I'm still thinking about a way to include fairness directly in the algorithm, but it's not an easy thing to do.

Unsafe

This library uses unsafe code, for three reasons:

  • buffers are wrapped in UnsafeCell to allow mutable for the dequeued buffer;
  • buffers implementation may use unsafe to allow insertion with shared reference;
  • Buffer trait require unsafe interface for its invariant, because it's public.

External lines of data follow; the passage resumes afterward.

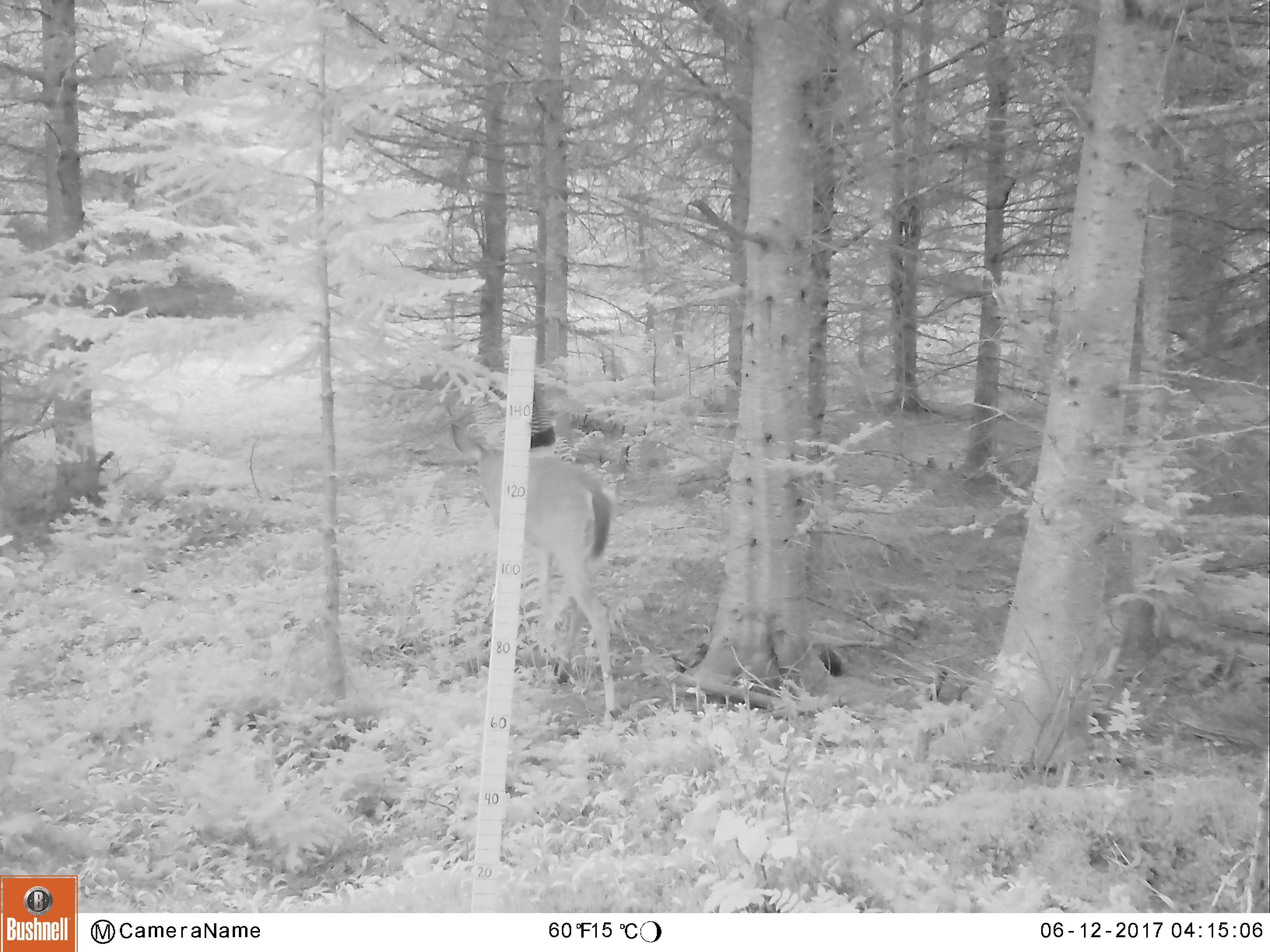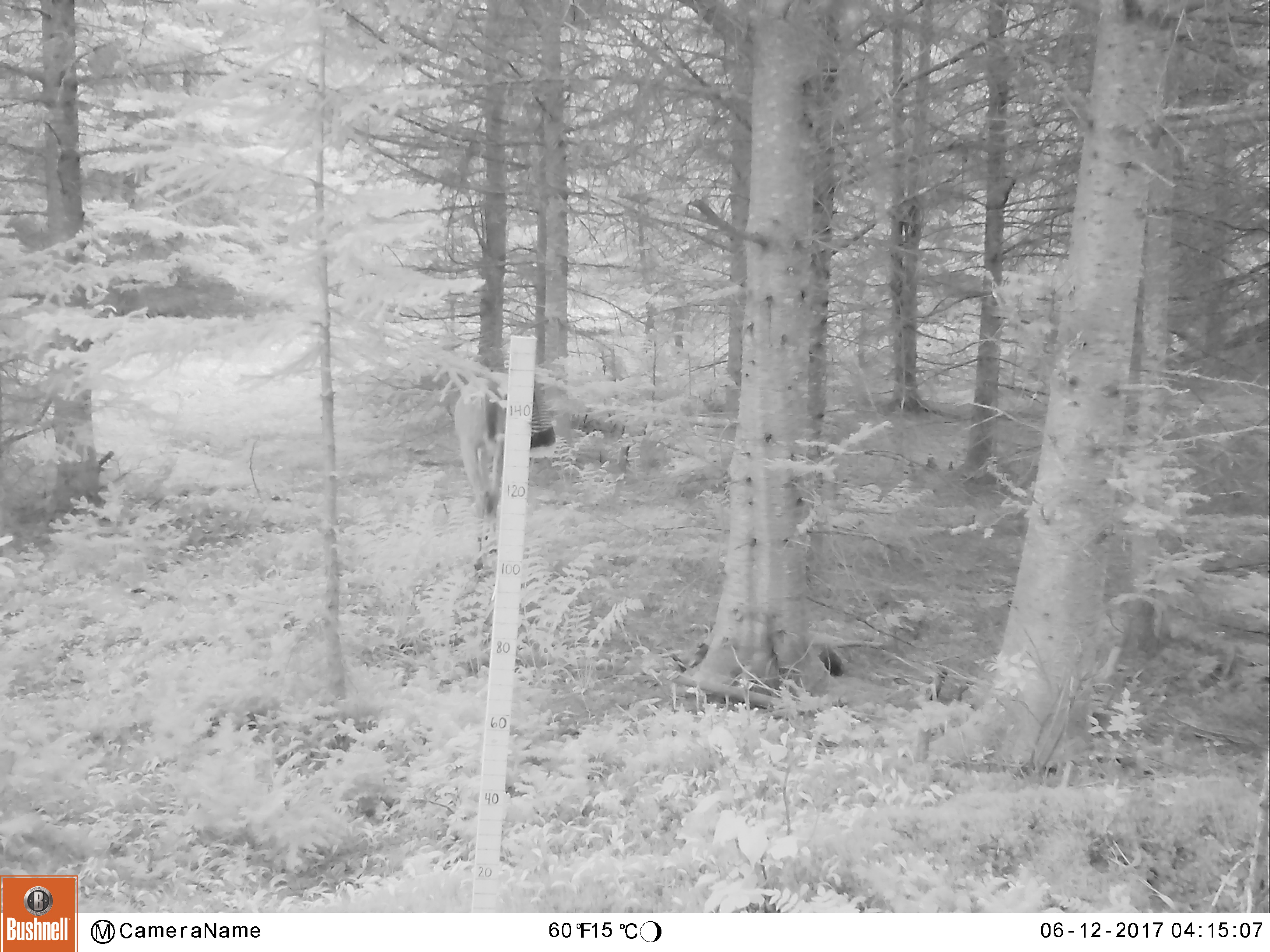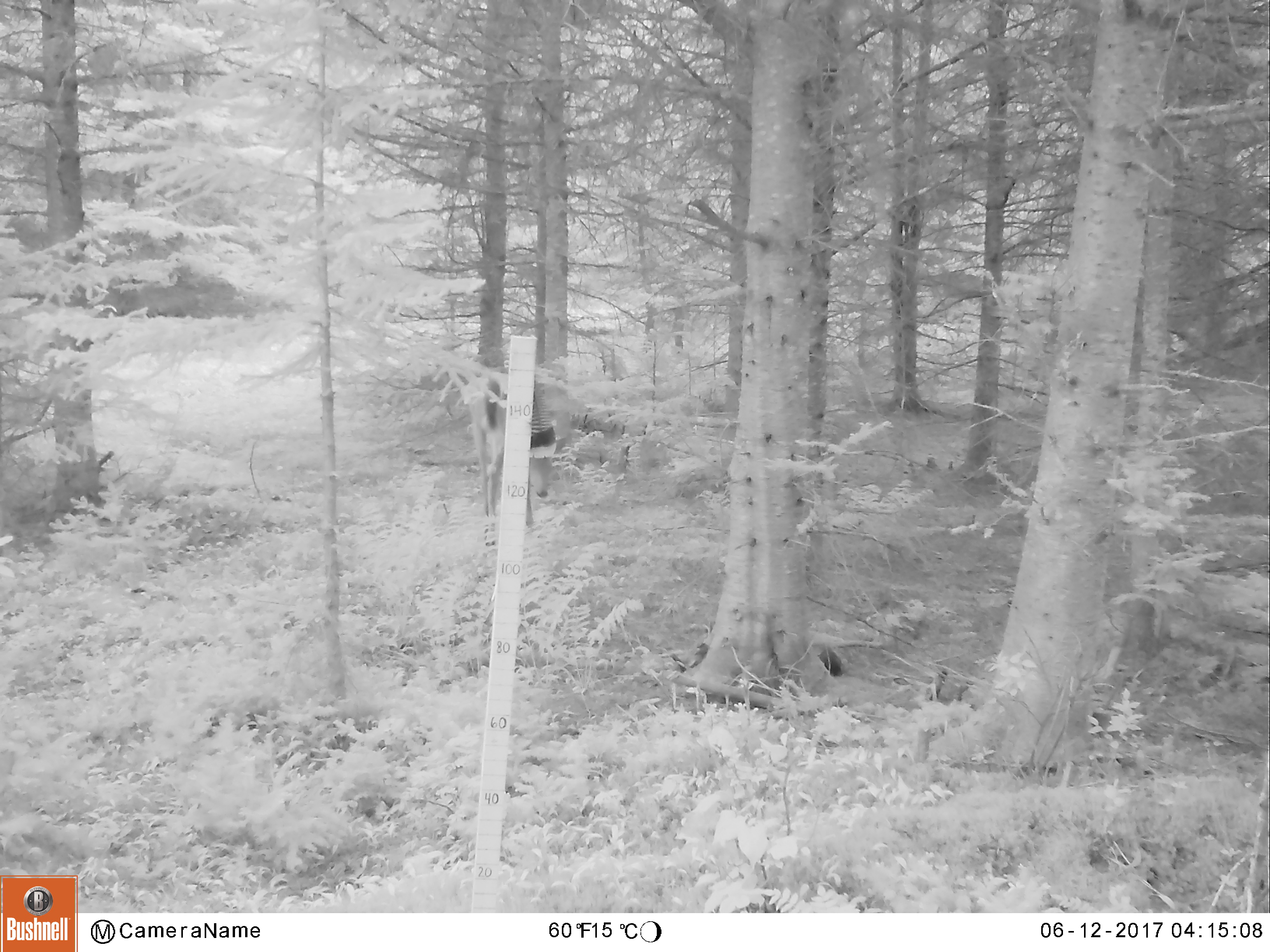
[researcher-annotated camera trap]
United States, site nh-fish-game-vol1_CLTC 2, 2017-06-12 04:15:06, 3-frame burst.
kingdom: Animalia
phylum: Chordata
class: Mammalia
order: Artiodactyla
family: Cervidae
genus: Odocoileus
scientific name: Odocoileus virginianus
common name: white-tailed deer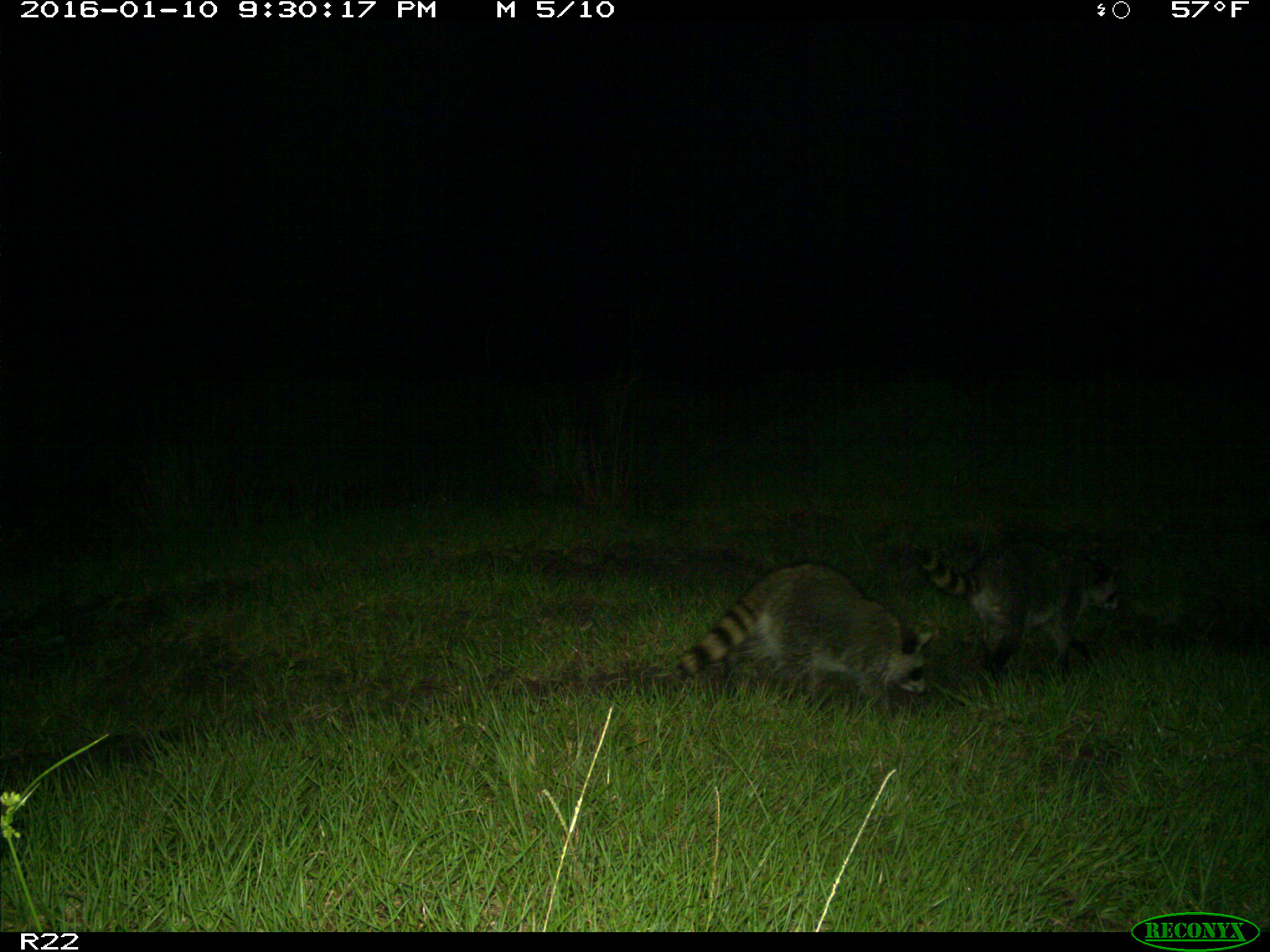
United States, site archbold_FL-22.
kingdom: Animalia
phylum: Chordata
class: Mammalia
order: Carnivora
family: Procyonidae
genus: Procyon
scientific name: Procyon lotor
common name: common raccoon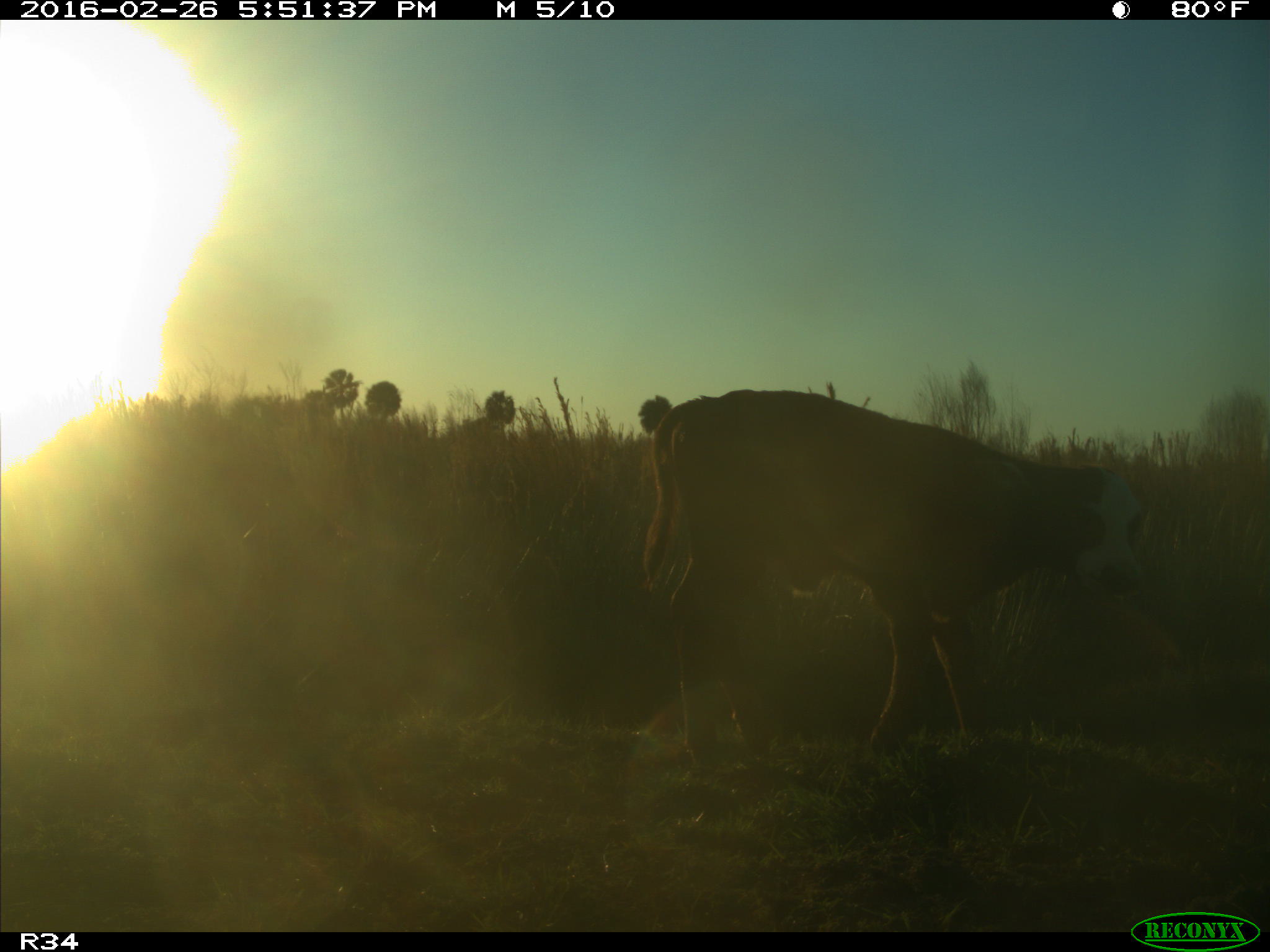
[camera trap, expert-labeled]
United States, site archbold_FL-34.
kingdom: Animalia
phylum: Chordata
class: Mammalia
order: Artiodactyla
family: Bovidae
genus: Bos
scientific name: Bos taurus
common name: domestic cow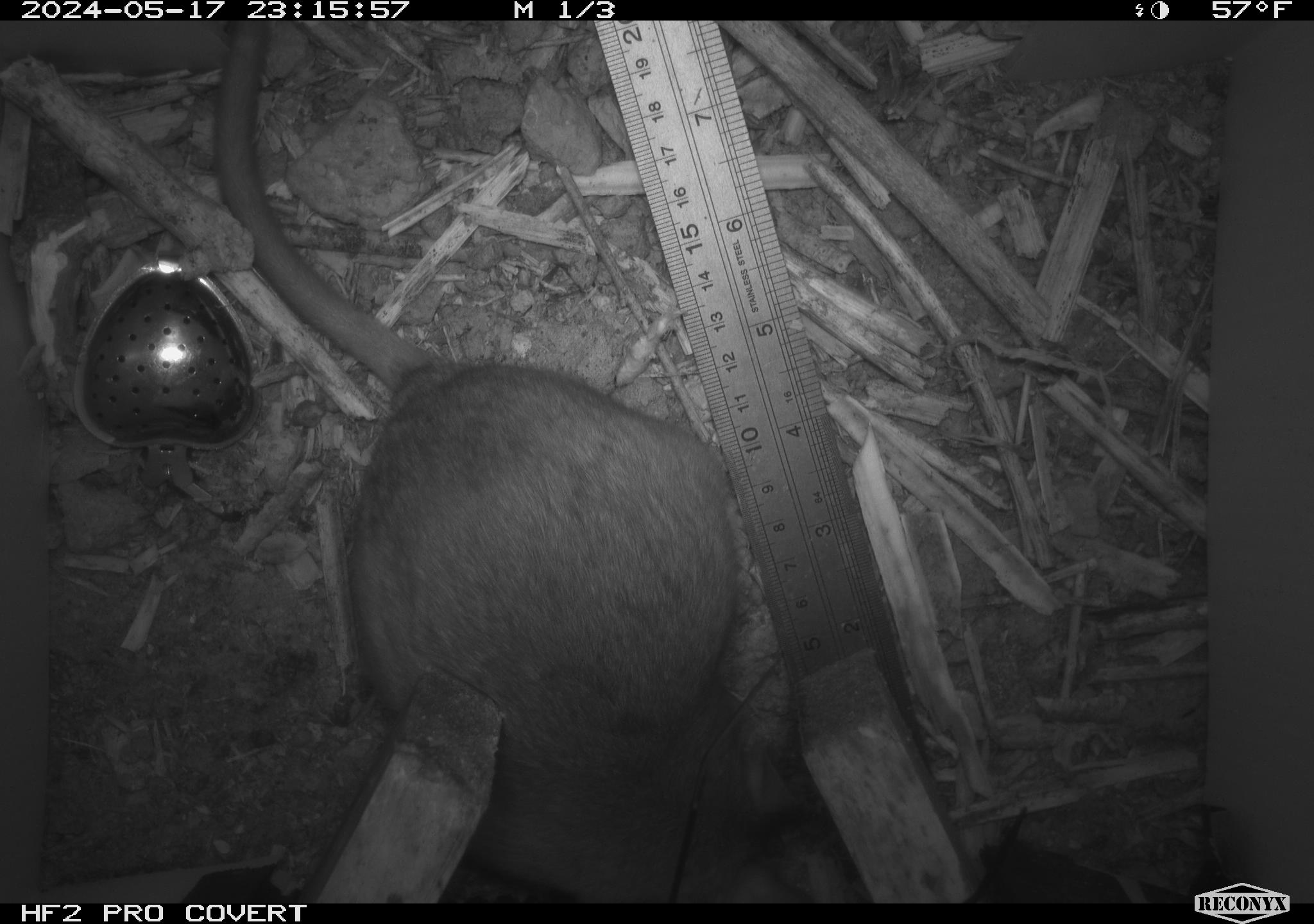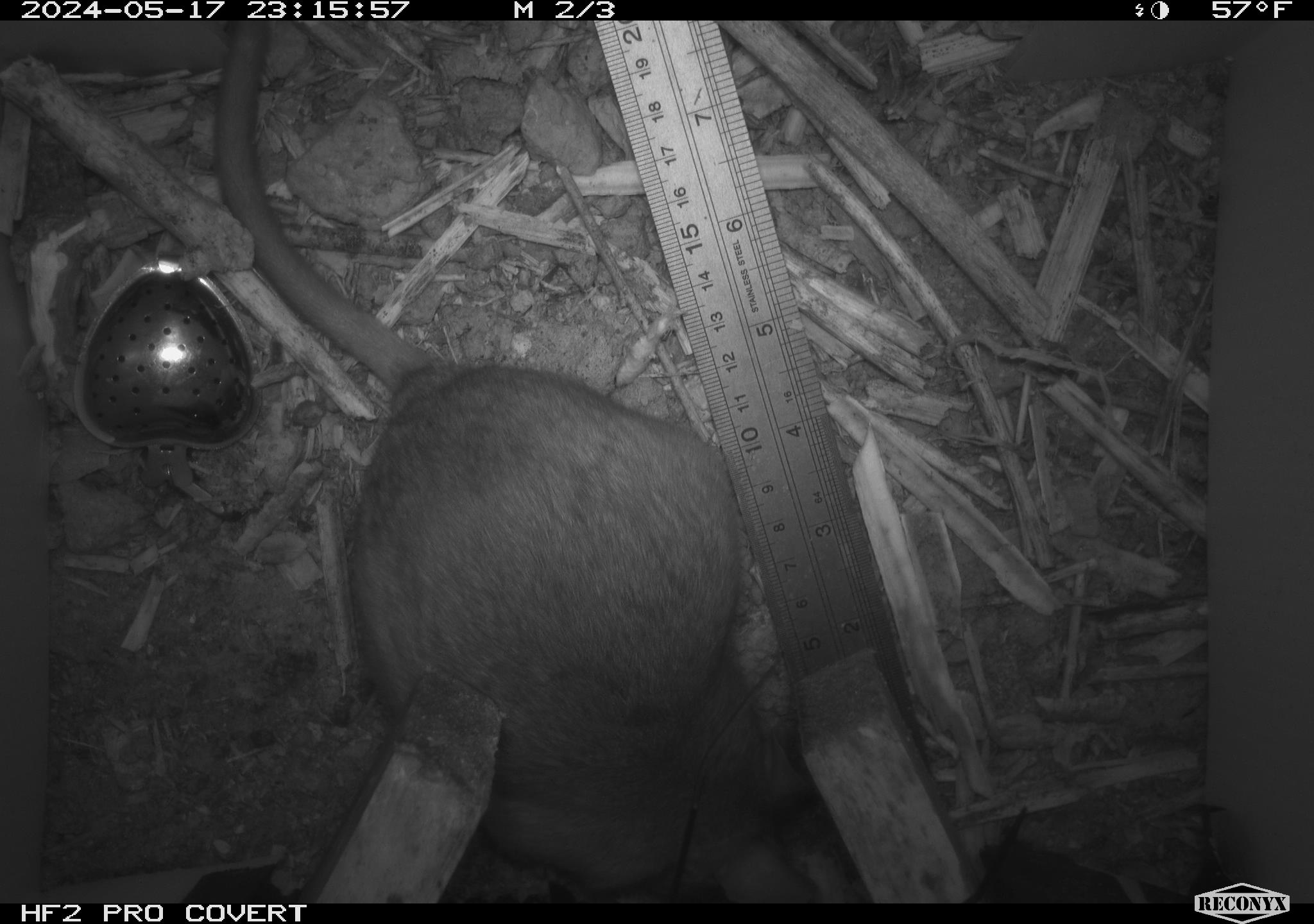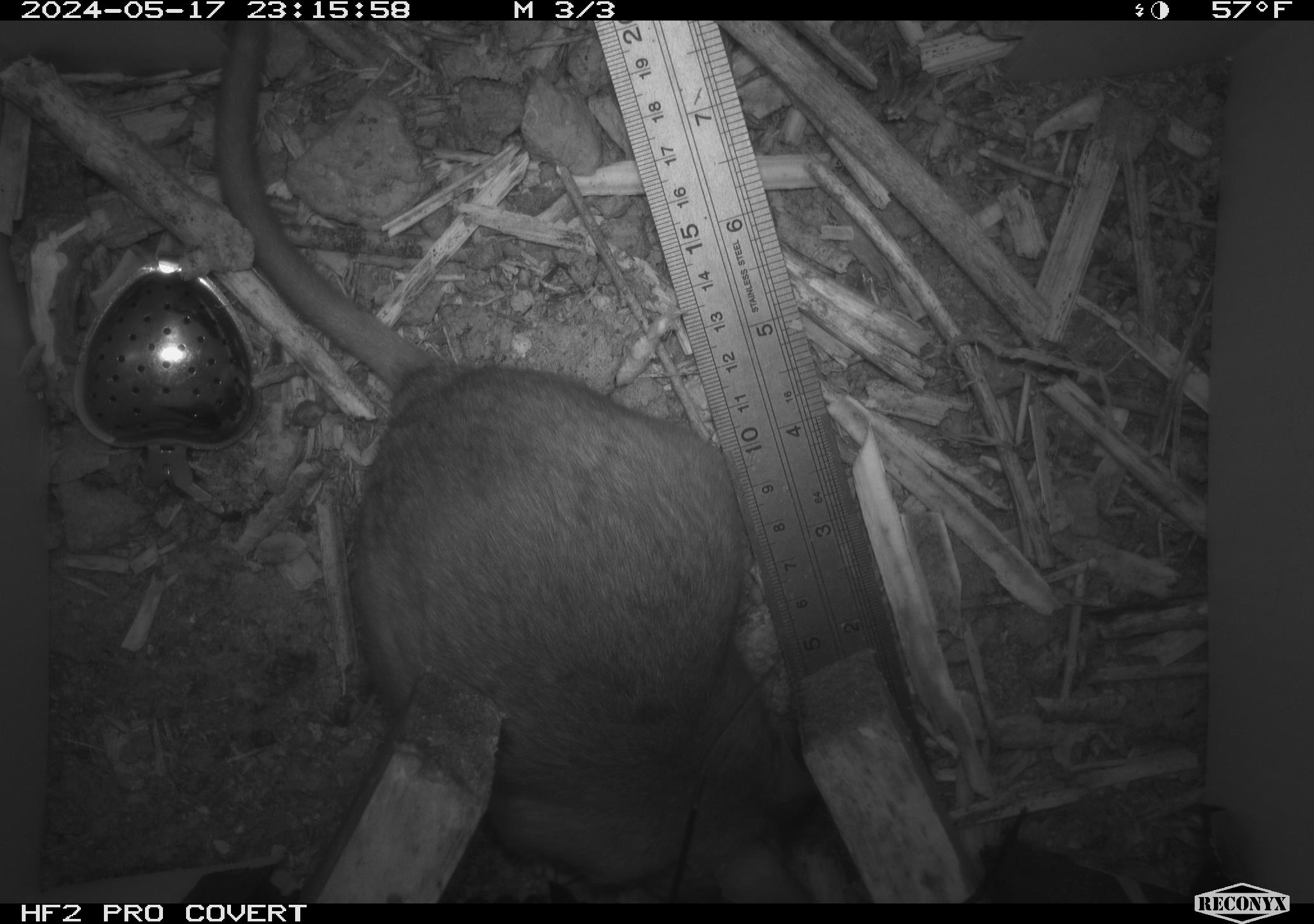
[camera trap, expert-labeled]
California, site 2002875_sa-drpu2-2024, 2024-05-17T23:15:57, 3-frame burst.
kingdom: Animalia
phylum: Chordata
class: Mammalia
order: Rodentia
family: Cricetidae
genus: Neotoma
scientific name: Neotoma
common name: pack rat or woodrat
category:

To ensure the safety of the algorithm, it uses:

  • tests (mostly doctests for now, but it needs to be completed)
  • benchmarks
  • MIRI (with tests)

Loom is partially integrated for now, but loom tests are on the TODO list.

Performance

swap-buffer-queue is very performant – it's actually the fastest MPSC queue I know.

Here is the crossbeam benchmark forked

benchmark crossbeam swap-buffer-queue
bounded1_mpsc 1.545s 1.763s
bounded1_spsc 1.652s 1.000s
bounded_mpsc 0.362s 0.137s
bounded_seq 0.190s 0.114s
bounded_spsc 0.115s 0.092s

However, a large enough capacity is required to reach maximum performance; otherwise, high contention scenario may be penalized. This is because the algorithm put all the contention on a single atomic integer (instead of two for crossbeam).